**WHAT YOU HAVE TO DO**
Pictures are not part of the copy; repeat everything else in the records exactly.
:::::
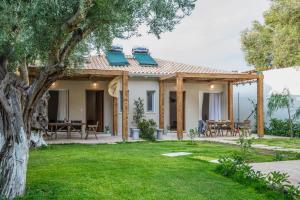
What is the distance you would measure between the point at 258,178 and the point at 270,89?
1541 cm

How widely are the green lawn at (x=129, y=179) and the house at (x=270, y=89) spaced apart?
10.4 m

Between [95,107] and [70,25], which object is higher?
[70,25]

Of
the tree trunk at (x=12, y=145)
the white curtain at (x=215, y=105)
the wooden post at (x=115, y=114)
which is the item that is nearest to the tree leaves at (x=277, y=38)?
the white curtain at (x=215, y=105)

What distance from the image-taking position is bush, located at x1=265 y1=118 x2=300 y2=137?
727 inches

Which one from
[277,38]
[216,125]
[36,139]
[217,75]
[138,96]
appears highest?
[277,38]

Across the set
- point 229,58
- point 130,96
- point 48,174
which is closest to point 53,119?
→ point 130,96

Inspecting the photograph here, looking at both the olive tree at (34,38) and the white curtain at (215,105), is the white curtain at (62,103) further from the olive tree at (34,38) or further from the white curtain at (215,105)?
the olive tree at (34,38)

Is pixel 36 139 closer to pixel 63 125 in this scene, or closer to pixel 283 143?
pixel 63 125

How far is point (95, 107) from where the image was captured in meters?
20.5

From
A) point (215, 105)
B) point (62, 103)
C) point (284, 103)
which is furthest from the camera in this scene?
point (215, 105)

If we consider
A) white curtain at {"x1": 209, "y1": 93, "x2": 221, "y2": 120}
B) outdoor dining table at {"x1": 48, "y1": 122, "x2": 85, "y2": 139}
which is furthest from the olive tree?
white curtain at {"x1": 209, "y1": 93, "x2": 221, "y2": 120}

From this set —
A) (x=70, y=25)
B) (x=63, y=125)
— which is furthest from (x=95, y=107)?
(x=70, y=25)

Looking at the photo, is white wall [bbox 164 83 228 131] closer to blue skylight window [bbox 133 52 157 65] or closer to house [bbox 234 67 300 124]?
blue skylight window [bbox 133 52 157 65]

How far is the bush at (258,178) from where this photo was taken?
612cm
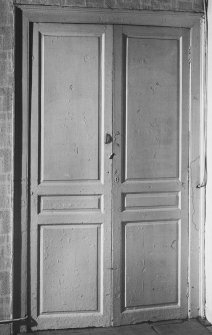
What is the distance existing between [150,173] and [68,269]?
1.00 metres

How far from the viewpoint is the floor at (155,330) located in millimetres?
3336

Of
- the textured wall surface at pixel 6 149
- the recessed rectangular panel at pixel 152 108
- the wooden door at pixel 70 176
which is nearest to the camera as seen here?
the textured wall surface at pixel 6 149

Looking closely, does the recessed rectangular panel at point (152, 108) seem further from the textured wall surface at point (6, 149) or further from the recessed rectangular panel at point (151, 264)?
the textured wall surface at point (6, 149)

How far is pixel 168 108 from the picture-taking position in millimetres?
3547

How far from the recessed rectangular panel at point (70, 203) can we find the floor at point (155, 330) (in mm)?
948

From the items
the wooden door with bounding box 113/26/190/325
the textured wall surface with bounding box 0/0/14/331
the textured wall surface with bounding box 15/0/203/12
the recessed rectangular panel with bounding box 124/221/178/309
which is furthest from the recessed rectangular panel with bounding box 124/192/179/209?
the textured wall surface with bounding box 15/0/203/12

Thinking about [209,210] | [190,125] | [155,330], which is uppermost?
[190,125]

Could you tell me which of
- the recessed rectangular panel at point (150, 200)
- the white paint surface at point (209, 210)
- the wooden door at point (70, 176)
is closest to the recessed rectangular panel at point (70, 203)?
the wooden door at point (70, 176)

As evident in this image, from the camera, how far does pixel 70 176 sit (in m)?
3.41

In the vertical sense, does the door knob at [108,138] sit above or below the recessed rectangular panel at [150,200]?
above

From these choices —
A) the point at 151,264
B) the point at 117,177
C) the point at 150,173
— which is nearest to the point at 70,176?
the point at 117,177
:::::
**EXERCISE OUTPUT**
What is the distance you would measure between the point at 258,178 and the point at 270,89?
1541 cm

How widely are the green lawn at (x=129, y=179) and the house at (x=270, y=89) spaced apart?
10.4 m

Between [95,107] and [70,25], which object is higher?
[70,25]

Of
the tree trunk at (x=12, y=145)
the white curtain at (x=215, y=105)
the wooden post at (x=115, y=114)
which is the item that is nearest to the tree leaves at (x=277, y=38)?
the white curtain at (x=215, y=105)

What distance from the image-taking position is bush, located at x1=265 y1=118 x2=300 y2=137?
727 inches

Which one from
[277,38]
[216,125]
[36,139]
[217,75]
[138,96]
appears highest?
[277,38]

Across the set
- point 229,58
- point 130,96
- point 48,174
which is closest to point 53,119?
→ point 130,96

Inspecting the photograph here, looking at both the olive tree at (34,38) and the white curtain at (215,105), is the white curtain at (62,103) further from the olive tree at (34,38) or further from the white curtain at (215,105)?
the olive tree at (34,38)

Is pixel 36 139 closer to pixel 63 125 in this scene, or closer to pixel 283 143?
pixel 63 125

How far is point (95, 107) from where the image was captured in meters?
20.5

From
A) point (215, 105)
B) point (62, 103)
C) point (284, 103)
which is furthest from the camera in this scene?
point (215, 105)

If we consider
A) white curtain at {"x1": 209, "y1": 93, "x2": 221, "y2": 120}
B) outdoor dining table at {"x1": 48, "y1": 122, "x2": 85, "y2": 139}
which is furthest from the olive tree?
white curtain at {"x1": 209, "y1": 93, "x2": 221, "y2": 120}

From this set —
A) (x=70, y=25)
B) (x=63, y=125)
— which is furthest from (x=95, y=107)?
(x=70, y=25)

Looking at the photo, is white wall [bbox 164 83 228 131] closer to blue skylight window [bbox 133 52 157 65] or closer to house [bbox 234 67 300 124]?
blue skylight window [bbox 133 52 157 65]

How far is the bush at (258,178) from where this photo was taken?
612cm
What is the distance existing between [150,173] and [68,269]?
1.00 metres

How far from the viewpoint is the floor at (155,330) located in millimetres?
3336

Of
- the textured wall surface at pixel 6 149
- the recessed rectangular panel at pixel 152 108
- the wooden door at pixel 70 176
which is nearest to the camera as seen here?
the textured wall surface at pixel 6 149

Looking closely, does the recessed rectangular panel at point (152, 108) seem further from the textured wall surface at point (6, 149) or further from the recessed rectangular panel at point (151, 264)?
the textured wall surface at point (6, 149)

How far is pixel 168 108 from the picture-taking position in millimetres?
3547

How far from the recessed rectangular panel at point (70, 203) can we find the floor at point (155, 330) (in mm)?
948

From the items
the wooden door with bounding box 113/26/190/325
the textured wall surface with bounding box 0/0/14/331
the textured wall surface with bounding box 15/0/203/12
the recessed rectangular panel with bounding box 124/221/178/309
which is furthest from the recessed rectangular panel with bounding box 124/192/179/209?
the textured wall surface with bounding box 15/0/203/12

Thinking about [209,210] | [190,125] | [155,330], which is uppermost?
[190,125]

Could you tell me which of
- the recessed rectangular panel at point (150, 200)
- the white paint surface at point (209, 210)
- the wooden door at point (70, 176)
is closest to the recessed rectangular panel at point (70, 203)?
the wooden door at point (70, 176)

As evident in this image, from the camera, how far does pixel 70 176 sit (in m)?
3.41

In the vertical sense, does the door knob at [108,138] sit above or below the recessed rectangular panel at [150,200]?
above

From these choices —
A) the point at 151,264
B) the point at 117,177
C) the point at 150,173
— which is nearest to the point at 70,176?
the point at 117,177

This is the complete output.